All these novels take an innovative approach to telling a story whilst, at the same time, giving a perspective on life in China. It is this combination of story-telling and insight that makes them fascinating to read.

All the lectures in “Longevity Park” concern themselves with the subject of ageing and old age. At, a review reckons that this ”is probably the first contemporary Chinese fiction that deals with the topic of aging people in the country”. It’s a subject that China has to come to terms with.

The first four lectures we read are, in essence, presentations by different companies. The first concerns a robot nurse and a nursing home, the second a longevity pill, the third a remarkable offer to “turn back the years” and experience life as you were decades ago.
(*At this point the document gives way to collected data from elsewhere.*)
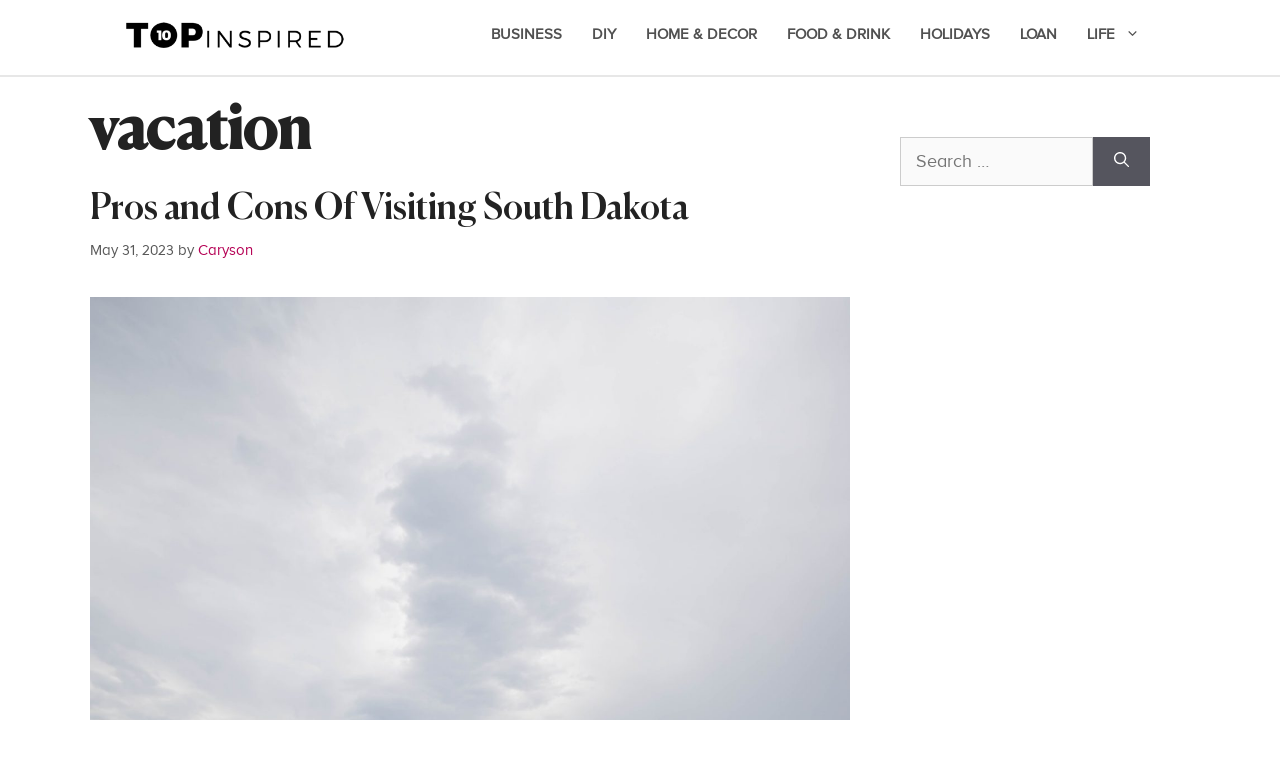

--- FILE ---
content_type: text/html; charset=utf-8
request_url: https://www.google.com/recaptcha/api2/aframe
body_size: 267
content:
<!DOCTYPE HTML><html><head><meta http-equiv="content-type" content="text/html; charset=UTF-8"></head><body><script nonce="1jqDR8s3r68qehxuSMTzdg">/** Anti-fraud and anti-abuse applications only. See google.com/recaptcha */ try{var clients={'sodar':'https://pagead2.googlesyndication.com/pagead/sodar?'};window.addEventListener("message",function(a){try{if(a.source===window.parent){var b=JSON.parse(a.data);var c=clients[b['id']];if(c){var d=document.createElement('img');d.src=c+b['params']+'&rc='+(localStorage.getItem("rc::a")?sessionStorage.getItem("rc::b"):"");window.document.body.appendChild(d);sessionStorage.setItem("rc::e",parseInt(sessionStorage.getItem("rc::e")||0)+1);localStorage.setItem("rc::h",'1769145849678');}}}catch(b){}});window.parent.postMessage("_grecaptcha_ready", "*");}catch(b){}</script></body></html>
And the fourth projects into the future and considers the possible developments in the field of human life expectancy.

Then, for lectures five to seven, we join Zhong Xiaoyang as she tells us about her experiences caring for an elderly man, Xiao Chengshan. In the review, Zhou says, ”"The aging population is becoming a problem. Currently we're relying on family members to deal with it, but society should be aware of the challenge, and provide more nursing organizations, community doctors and the like.” The novel partly documents the ageing process, but also tells us the story of the developing relationship between the old man and his nurse. It is this relationship that gives the novel its emotional side and which turns it from a documentary into a novel. In addition, alongside the relationship between the old man and the nurse, we read about the relationship between the nurse and her employer, the old man’s daughter. This storyline introduces another, if rather brief, thread to the story that deals with depression.

As Xiao ages through the book, he experiences many of the unavoidable effects of the ageing process. However, if you are like me, you may find that the final section of the book takes you by surprise!